**Your task:**
Only the lines from the one containing "site SER_S12_L07, 3-frame burst." through the end of the entries are wanted, retyped exactly and without pictures.

*** Opening of Recorded information ***

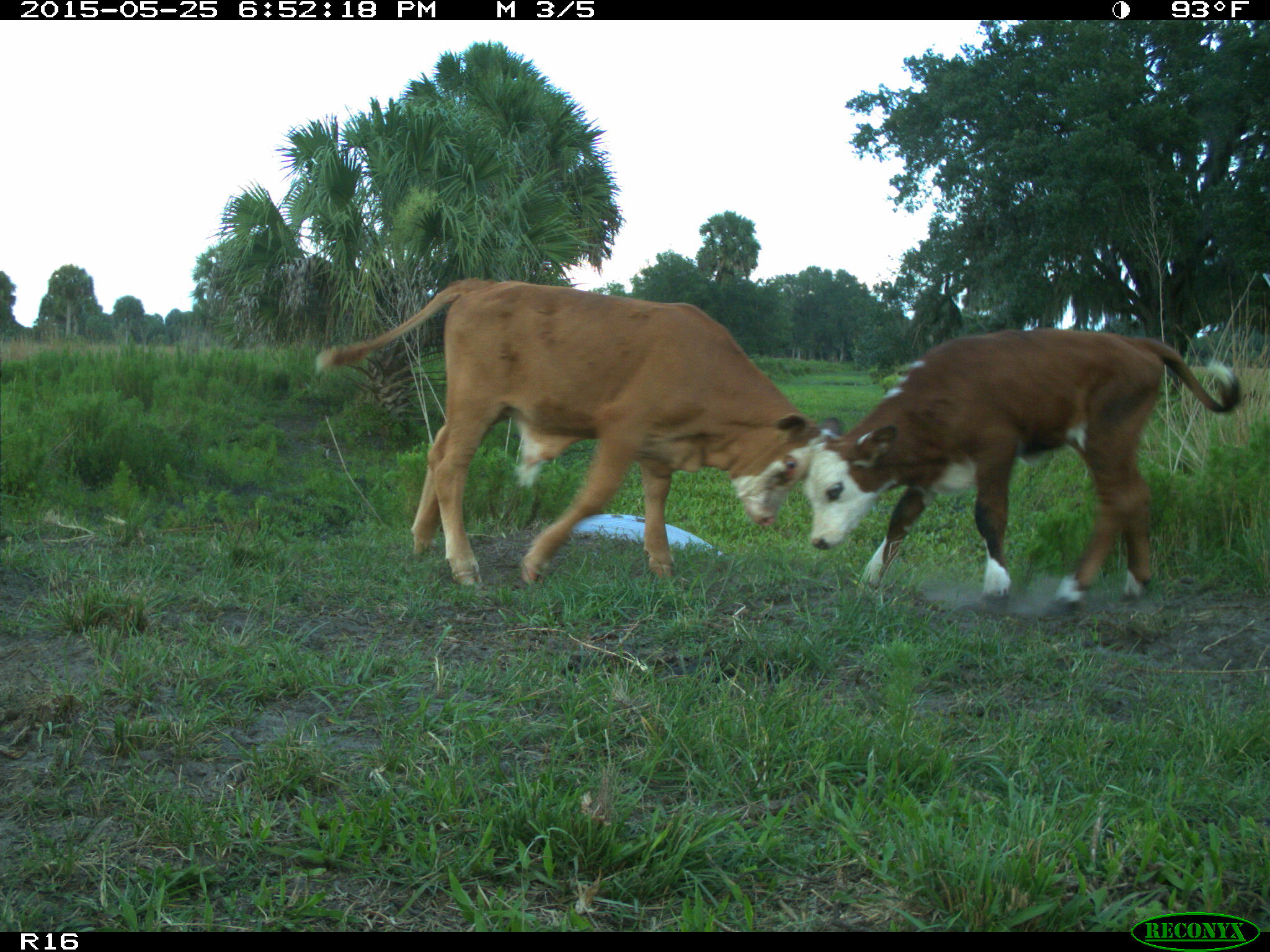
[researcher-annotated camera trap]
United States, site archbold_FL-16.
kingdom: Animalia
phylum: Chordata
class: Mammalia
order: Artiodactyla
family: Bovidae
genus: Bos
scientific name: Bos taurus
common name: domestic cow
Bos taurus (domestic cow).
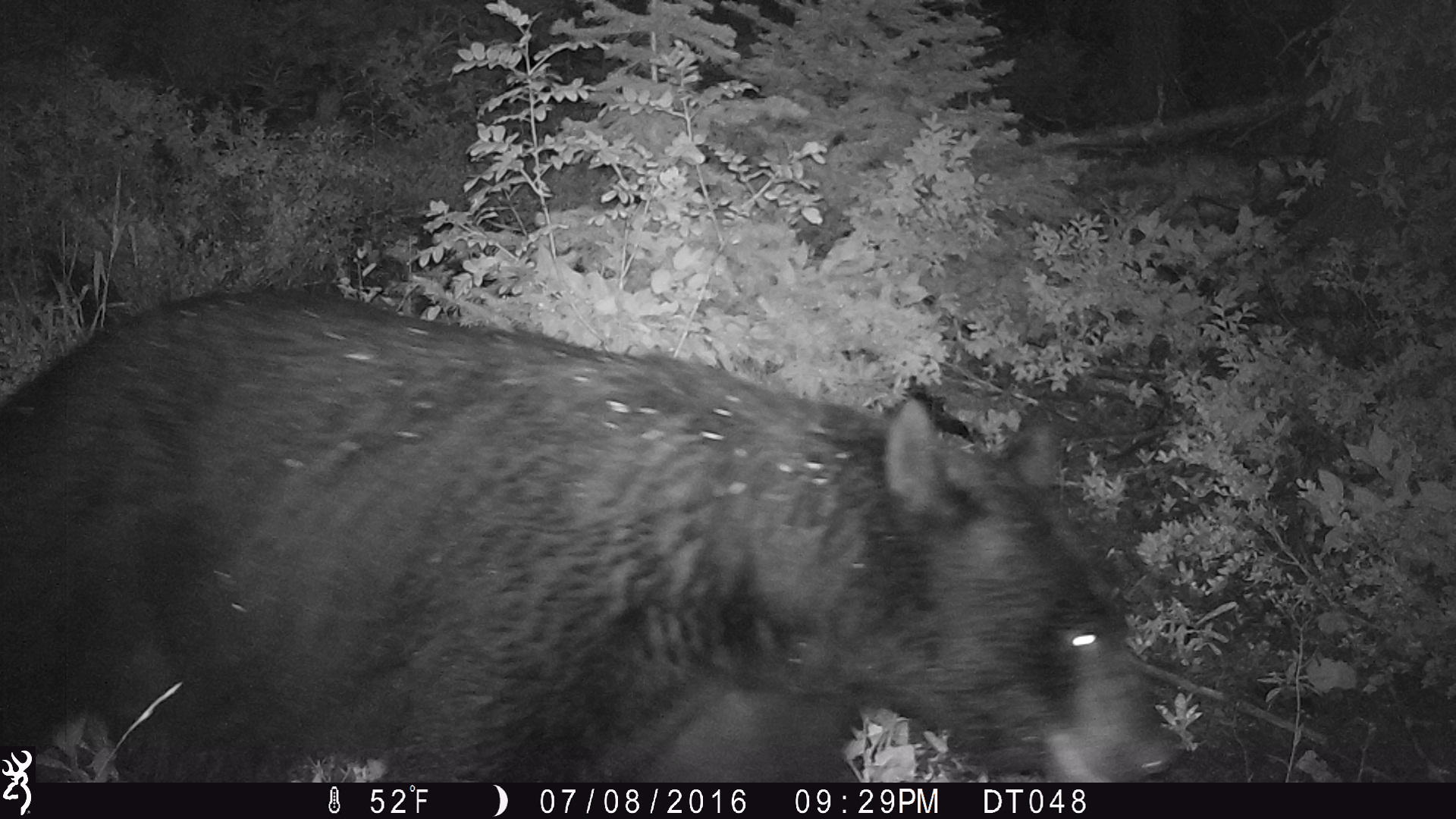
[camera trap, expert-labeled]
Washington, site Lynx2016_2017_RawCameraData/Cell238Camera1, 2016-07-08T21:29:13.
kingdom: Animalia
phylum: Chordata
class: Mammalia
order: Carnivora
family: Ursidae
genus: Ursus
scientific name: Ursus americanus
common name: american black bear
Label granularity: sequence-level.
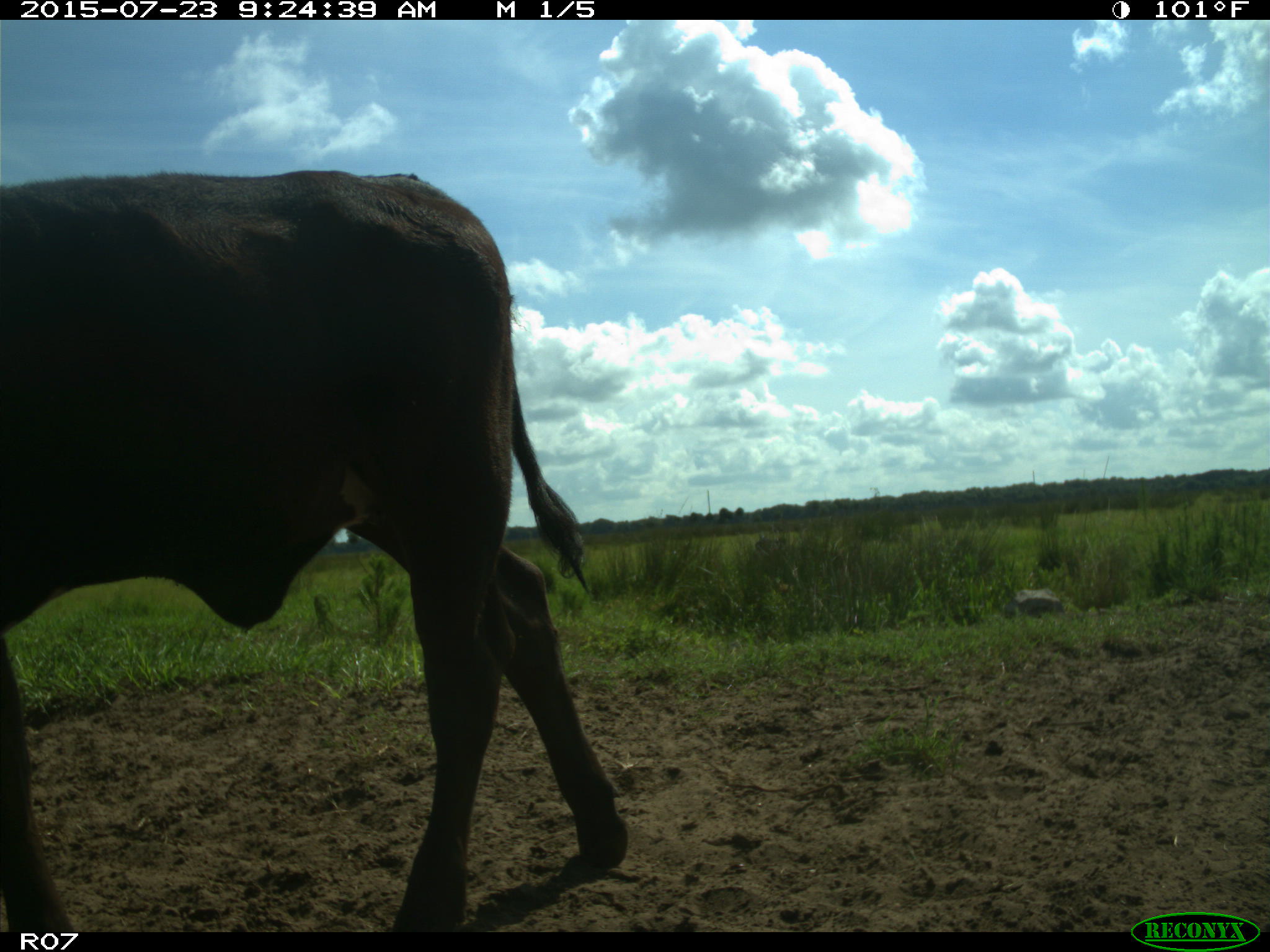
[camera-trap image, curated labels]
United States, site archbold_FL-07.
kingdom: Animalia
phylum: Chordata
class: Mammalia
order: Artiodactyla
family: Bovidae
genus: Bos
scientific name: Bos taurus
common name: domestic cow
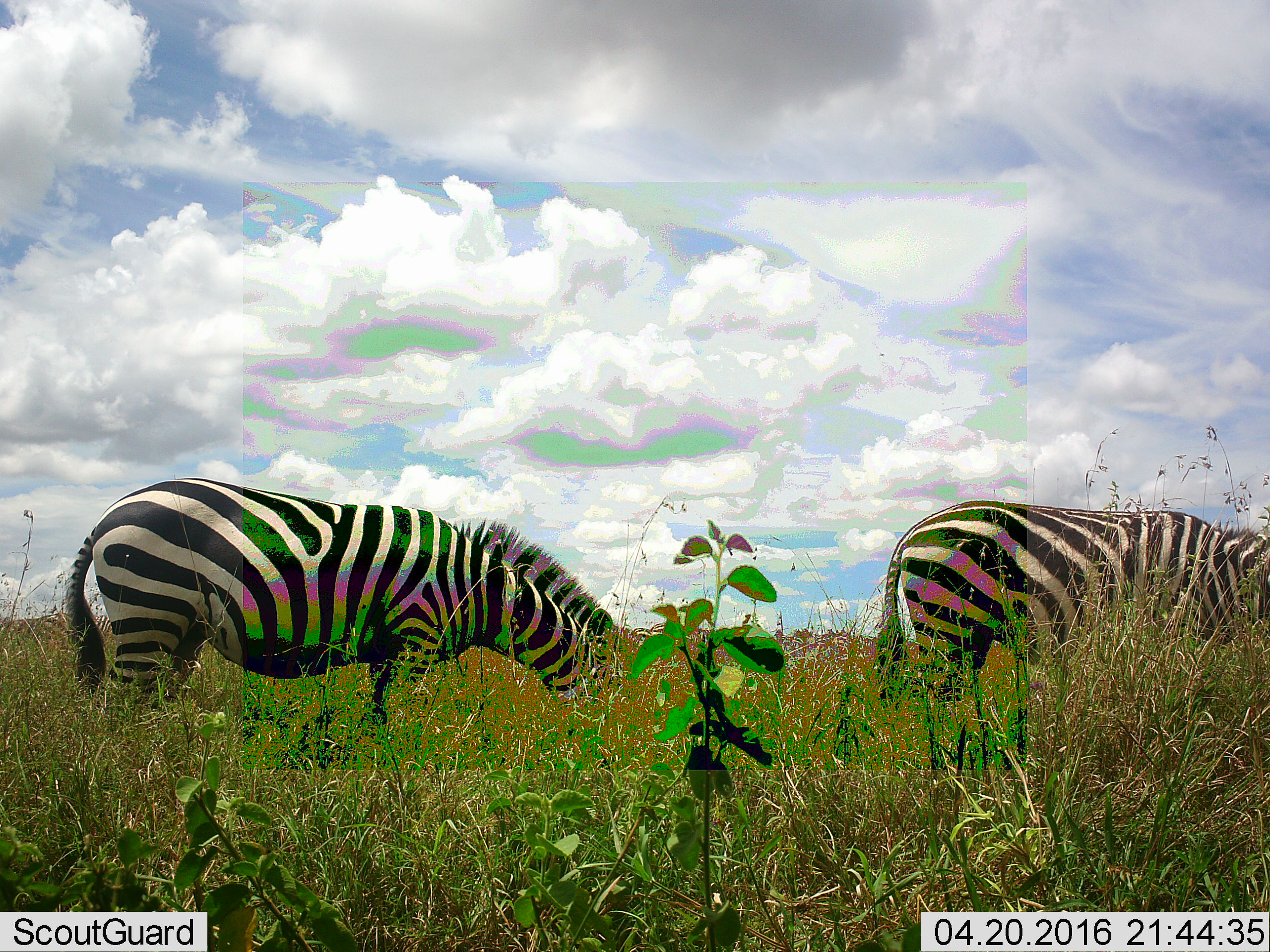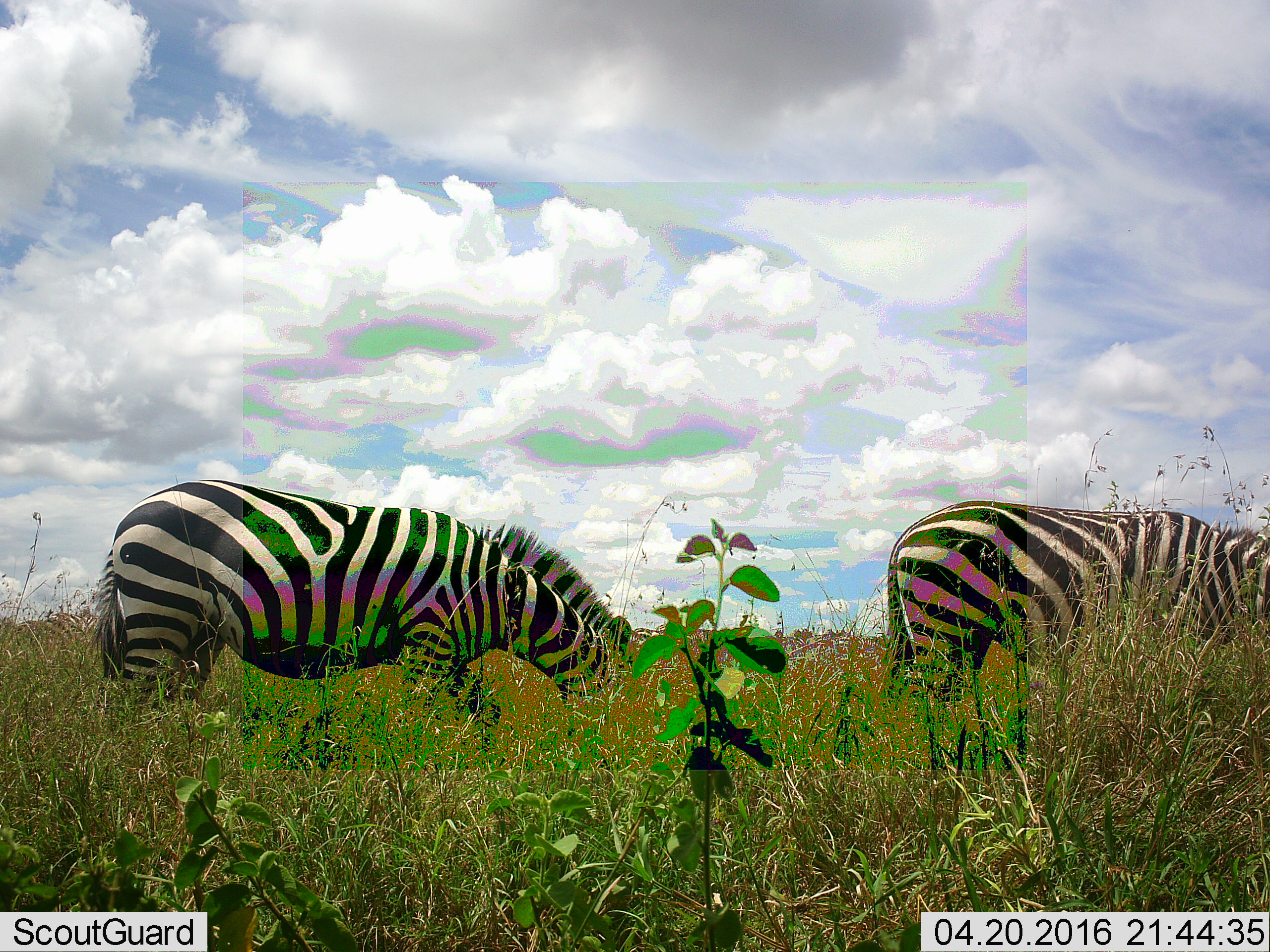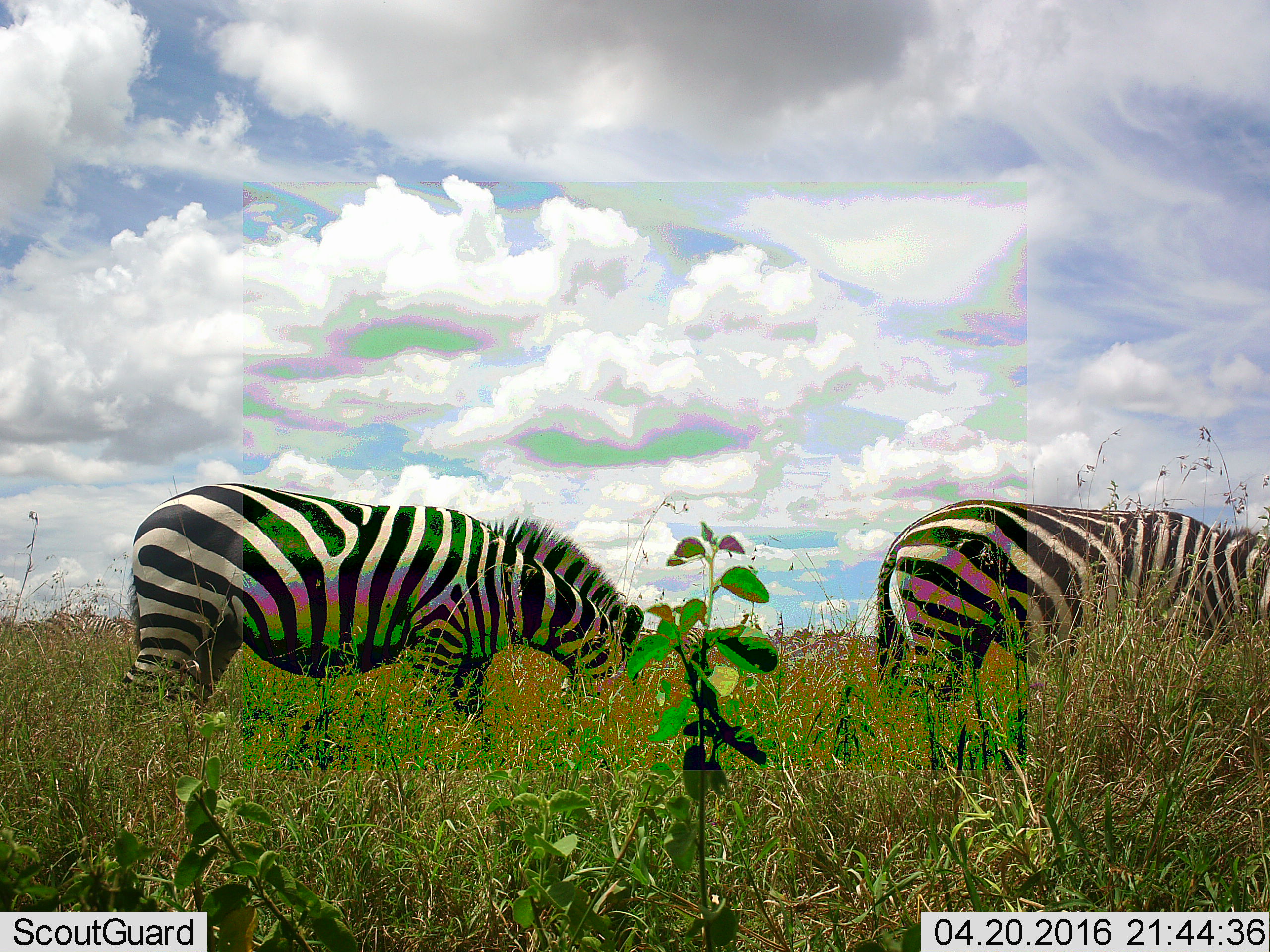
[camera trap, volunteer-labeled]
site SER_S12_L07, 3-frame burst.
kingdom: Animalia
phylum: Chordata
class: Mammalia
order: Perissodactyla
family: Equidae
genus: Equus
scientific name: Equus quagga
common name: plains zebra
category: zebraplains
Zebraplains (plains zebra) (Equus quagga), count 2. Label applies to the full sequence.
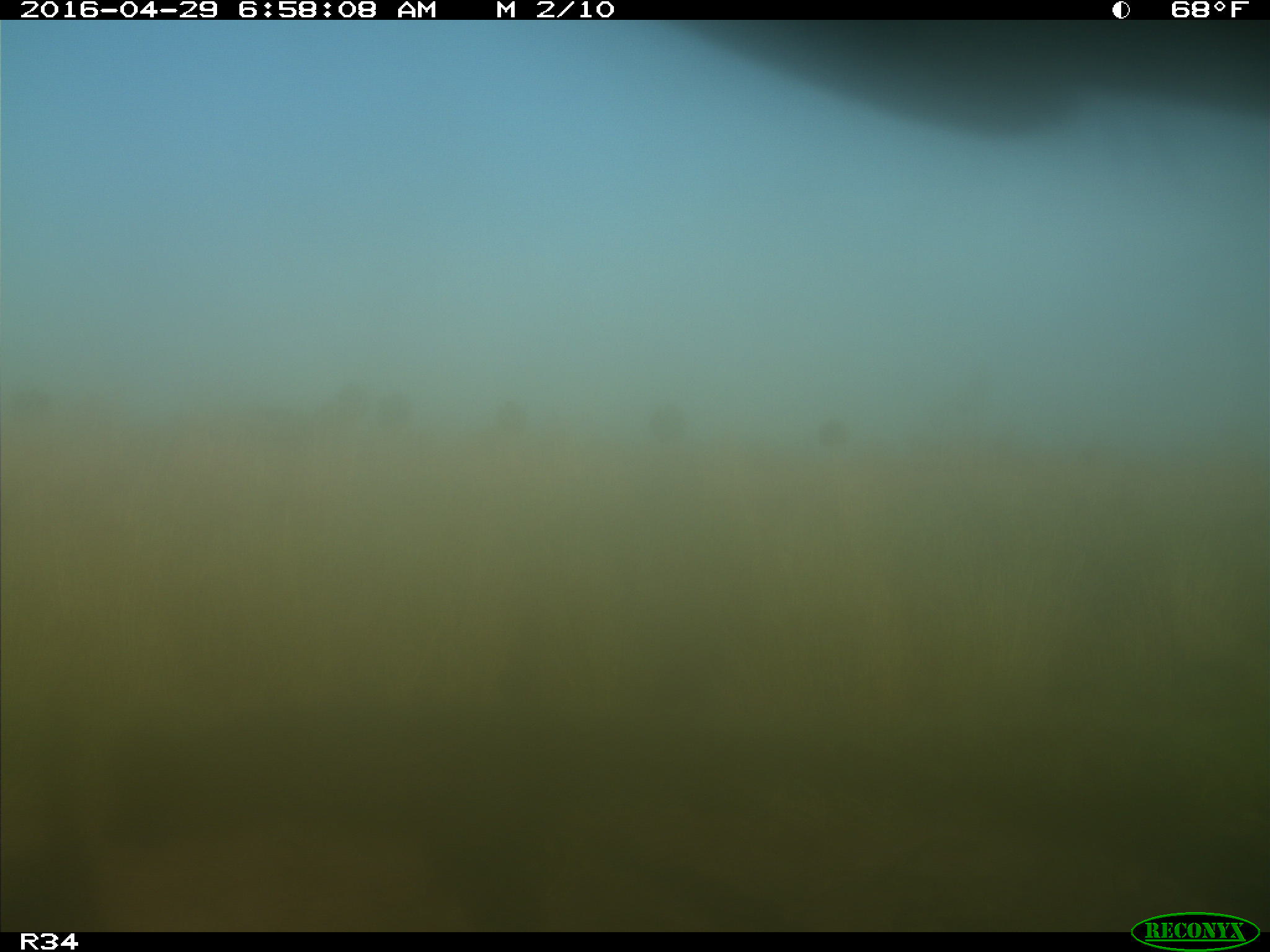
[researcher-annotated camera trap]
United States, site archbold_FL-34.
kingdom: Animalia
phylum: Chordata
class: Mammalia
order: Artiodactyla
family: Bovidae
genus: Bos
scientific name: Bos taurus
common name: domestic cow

*** Close of Recorded information ***

**Response box:**
site SER_S12_L07, 3-frame burst.
kingdom: Animalia
phylum: Chordata
class: Mammalia
order: Perissodactyla
family: Equidae
genus: Equus
scientific name: Equus quagga
common name: plains zebra
category: zebraplains
Zebraplains (plains zebra) (Equus quagga), count 2. Label applies to the full sequence.
[researcher-annotated camera trap]
United States, site archbold_FL-34.
kingdom: Animalia
phylum: Chordata
class: Mammalia
order: Artiodactyla
family: Bovidae
genus: Bos
scientific name: Bos taurus
common name: domestic cow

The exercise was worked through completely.